Published On: October 28, 2018 08:00 AM NPT By: Kiran Lama

Home Calling: Kora

Home Calling: Kora

KATHMANDU, Oct 28: According to Hindu mythology, when Lakshman, the younger brother of lord Rama suggested him to rule over the beautiful land of Lanka after defeating Ravan, the elder brother said that mother and motherland were greater than even heaven. 

However, not all humans in this planet have the fortune to live in their homelands. 
When you see the lives of refugees and their offspring who are forced to live away from their motherlands, you can understand the pain. 

‘Kora’, a drama, depicts the lives of the Tibetan refugees and their hardship. 

Being staged at the Kausi Theatre in Teku, Kathmandu, the drama is an adaptation of four poems of Tibetan refugee Tenzin Tsundue: ‘Horizon’, ‘Refugee’, ‘The Tibetan in Mumbai’, and ‘Exile Home’. The play, directed by Loonibha Tuladhar, began on Thursday and will run for three days.

The play opens with a distressing scene of Chinese authorities showing their power over the innocent people of Tibet. Consequently, they were forced to exile from their homeland toward Nepal and India. The one hour 10 minute-long play tries to capture the lives of displaced Tibetans living in Nepal and India who are longing to return to their own land.

In a work of translation, there is often fear of losing the originality. But thanks to Che Shankar, the essence of the poems has been beautifully captured while translating into Nepali. 

One may also find it challenging to stage over an hour’s play with four poems, but director Tuladhar has done it brilliantly. She manages to successfully hold the attention of the audience. Music is the heart and soul of the act, which sets the play’s mood. Likewise, the works of the production team and choreographer are also excellent. 

The play is lined up with both experienced and amateur actors, who have all done their work satisfactorily. However, some of actors could have done better if they were more polished and aware of each other’s presence during the play.  Overall, it is enjoyable and at the same time, it is also painful to watch it to witness the struggles of the Tibetan refugees. 

Meanwhile, director Tuladhar said that she read the poem 10 years ago which triggered her to make the play. “As my elder sister read the poem Kora, suddenly I found tears rolling down my cheeks. And I said to my sisters—how it might feel, being isolated in an alien land. It was not easy for us to imagine their hardship, being born and raised in the comforts of our homes in Kathmandu.” 

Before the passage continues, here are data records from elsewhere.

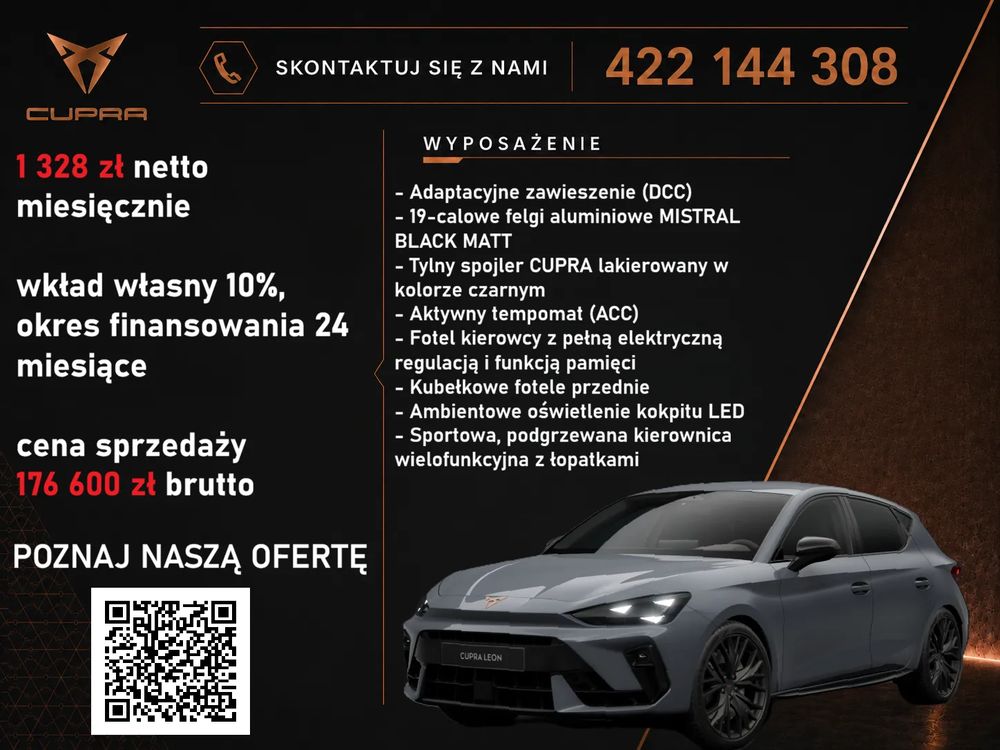 CUPRA

SKONTAKTUJ SIĘ Z NAMI

422 144 308

1 328 zł netto miesięcznie

wkład własny 10%, okres finansowania 24 miesiące

cena sprzedaży 176 600 zł brutto

POZNAJ NASZĄ OFERTĘ

WYPOSAŻENIE

- Adaptacyjne zawieszenie (DCC)
- 19-calowe felgi aluminiowe MISTRAL BLACK MATT
- Tylny spojler CUPRA lakierowany w kolorze czarnym
- Aktywny tempomat (ACC)
- Fotel kierowcy z pełną elektryczną regulacją i funkcją pamięci
- Kubełkowe fotele przednie
- Ambientowe oświetlenie kokpitu LED
- Sportowa, podgrzewana kierownica wielofunkcyjna z łopatkami

CUPRA LEON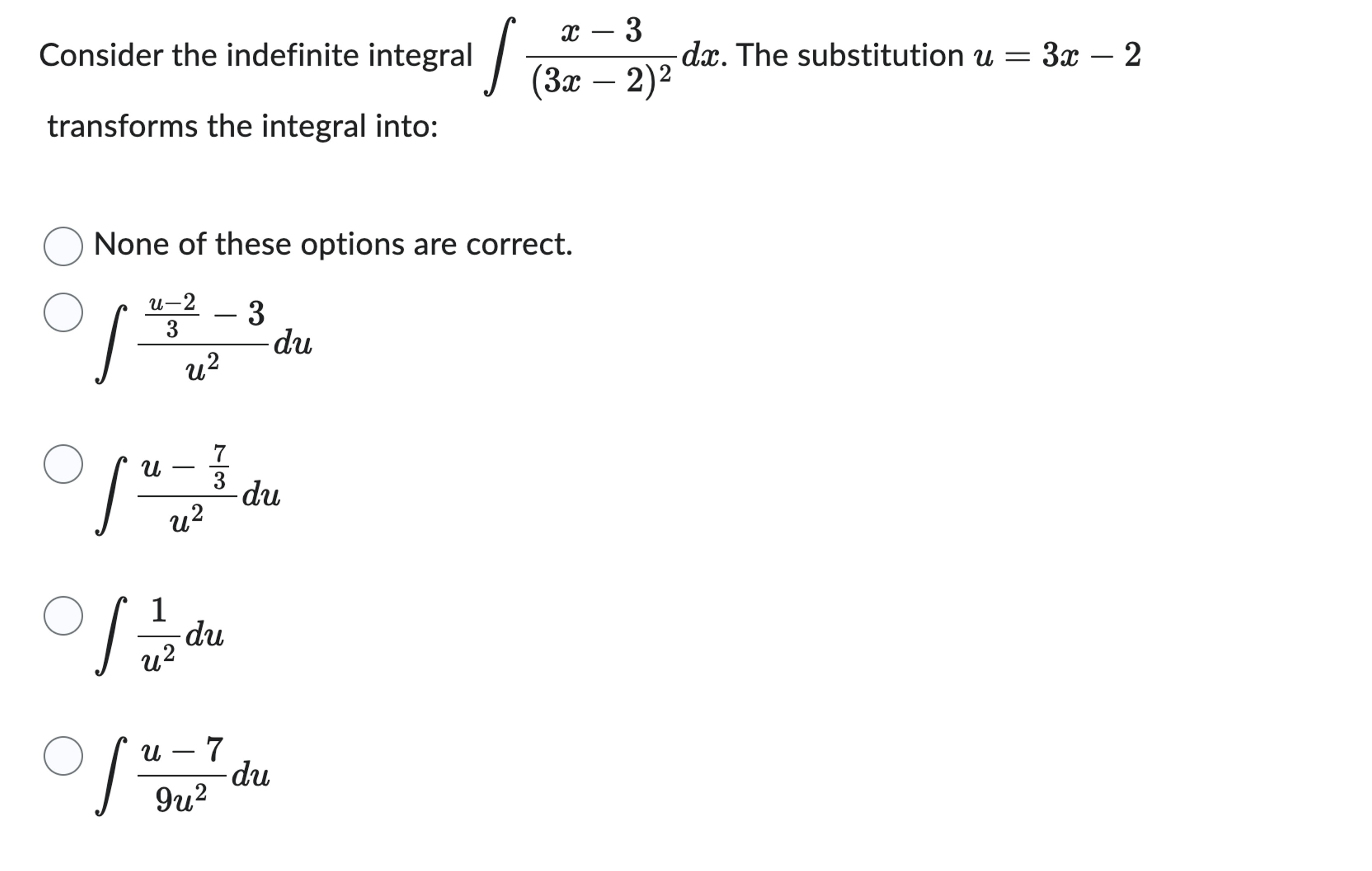 Consider the indefinite integral $\int \frac{x-3}{(3x-2)^2}dx$. The substitution $u = 3x - 2$ transforms the integral into:

None of these options are correct.

$\int \frac{\frac{u-2}{3} - 3}{u^2}du$

$\int \frac{u - \frac{7}{3}}{u^2}du$

$\int \frac{1}{u^2}du$

$\int \frac{u-7}{9u^2}du$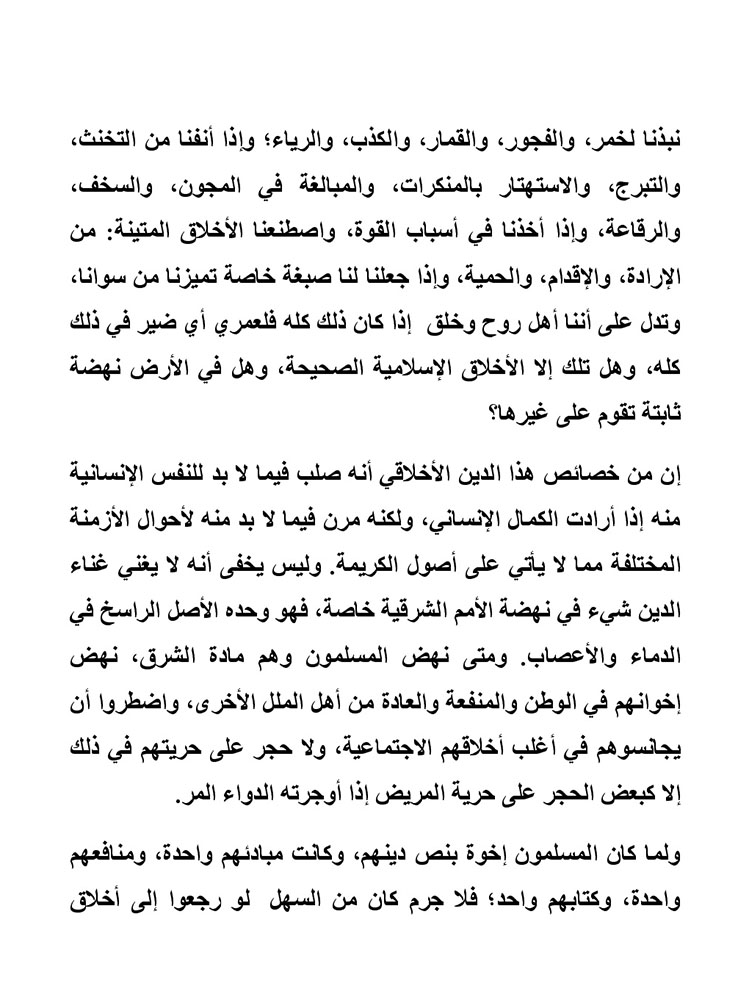 نبذنا لخمر، والفجور، والقمار، والكذب، والرياء؛ وإذا أنفنا من التخنث، والتبرج، والاستهتار بالمنكرات، والمبالغة في المجون، والسخف، والرقاعة، وإذا أخذنا في أسباب القوة، واصطنعنا الأخلاق المتينة: من الإرادة، والإقدام، والحمية، وإذا جعلنا لنا صبغة خاصة تميزنا من سوانا، وتدل على أننا أهل روح وخلق إذا كان ذلك كله فلعمري أي ضير في ذلك كله، وهل تلك إلا الأخلاق الإسلامية الصحيحة، وهل في الأرض نهضة ثابتة تقوم على غيرها؟

إن من خصائص هذا الدين الأخلاقي أنه صلب فيما لا بد للنفس الإنسانية منه إذا أرادت الكمال الإنساني، ولكنه مرن فيما لا بد منه لأحوال الأزمنة المختلفة مما لا يأتي على أصول الكريمة. وليس يخفى أنه لا يغني غناء الدين شيء في نهضة الأمم الشرقية خاصة، فهو وحده الأصل الراسخ في الدماء والأعصاب. ومتى نهض المسلمون وهم مادة الشرق، نهض إخوانهم في الوطن والمنفعة والعادة من أهل الملل الأخرى، واضطروا أن يجانسوهم في أغلب أخلاقهم الاجتماعية، ولا حجر على حريتهم في ذلك إلا كبعض الحجر على حرية المريض إذا أوجرته الدواء المر.

ولما كان المسلمون إخوة بنص دينهم، وكانت مبادئهم واحدة، ومنافعهم واحدة، وكتابهم واحد؛ فلا جرم كان من السهل لو رجعوا إلى أخلاق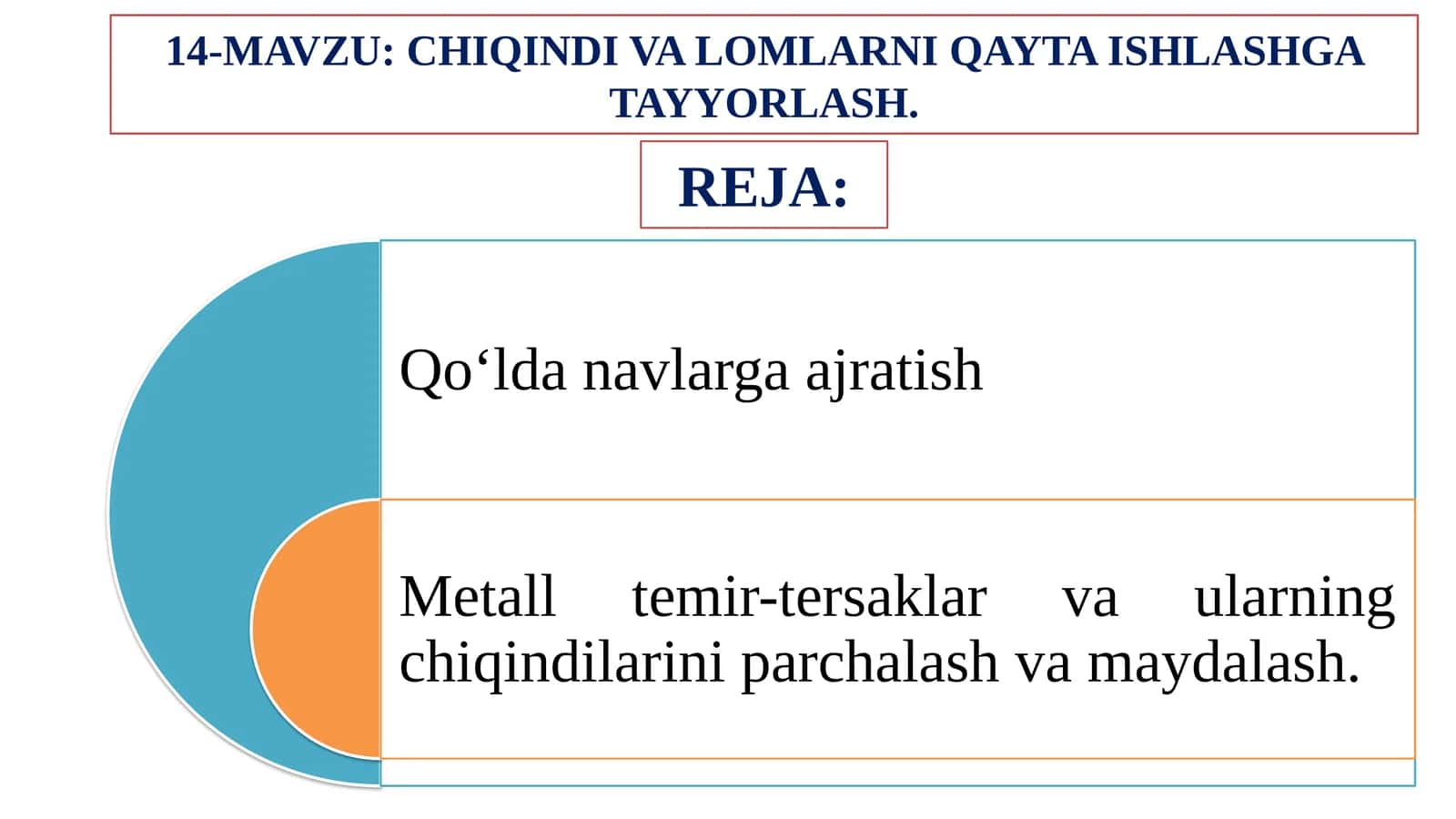 14-MAVZU: CHIQINDI VA LOMLARNI QAYTA ISHLASHGA TAYYORLASH.

REJA:

Qo‘lda navlarga ajratish

Metall temir-tersaklar va ularning chiqindilarini parchalash va maydalash.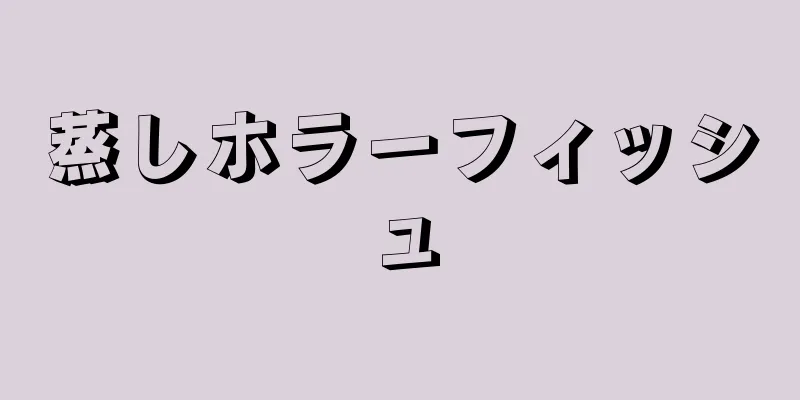 蒸しホラーフィッシュ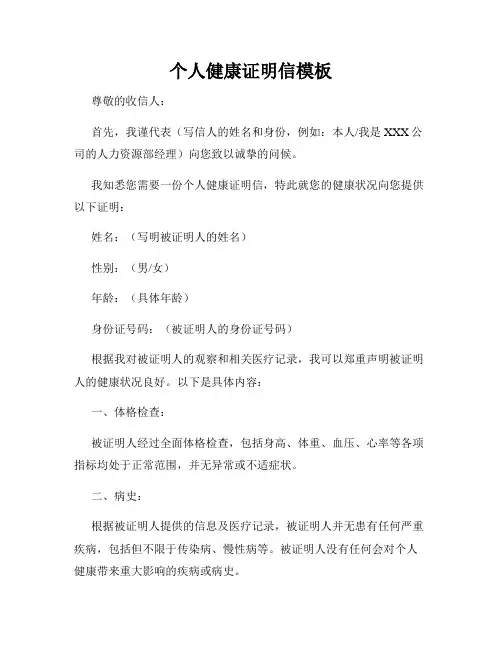 个人健康证明信模板

尊敬的收信人：

首先，我谨代表（写信人的姓名和身份，例如：本人/我是 XXX 公司的人力资源部经理）向您致以诚挚的问候。

我知悉您需要一份个人健康证明信，特此就您的健康状况向您提供以下证明：

姓名：（写明被证明人的姓名）

性别：（男/女）

年龄：（具体年龄）

身份证号码：（被证明人的身份证号码）

根据我对被证明人的观察和相关医疗记录，我可以郑重声明被证明人的健康状况良好。以下是具体内容：

一、体格检查：

被证明人经过全面体格检查，包括身高、体重、血压、心率等各项指标均处于正常范围，并无异常或不适症状。

二、病史：

根据被证明人提供的信息及医疗记录，被证明人并无患有任何严重疾病，包括但不限于传染病、慢性病等。被证明人没有任何会对个人健康带来重大影响的疾病或病史。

She made Kora with Actor Studio’s batch including Dayahang Rai, Aashant Sharma, Rabin Pandey, and other actors. She first adapted only two poems -- ‘Horizon’ and ‘The Tibetan in Mumbai’. Later, she could not continue the play with the same batch of actors as one of them, Rabin Pandey, died in accident and others were busy elsewhere. She is now staging the play with the 12th batch students of Shilpee Theatre.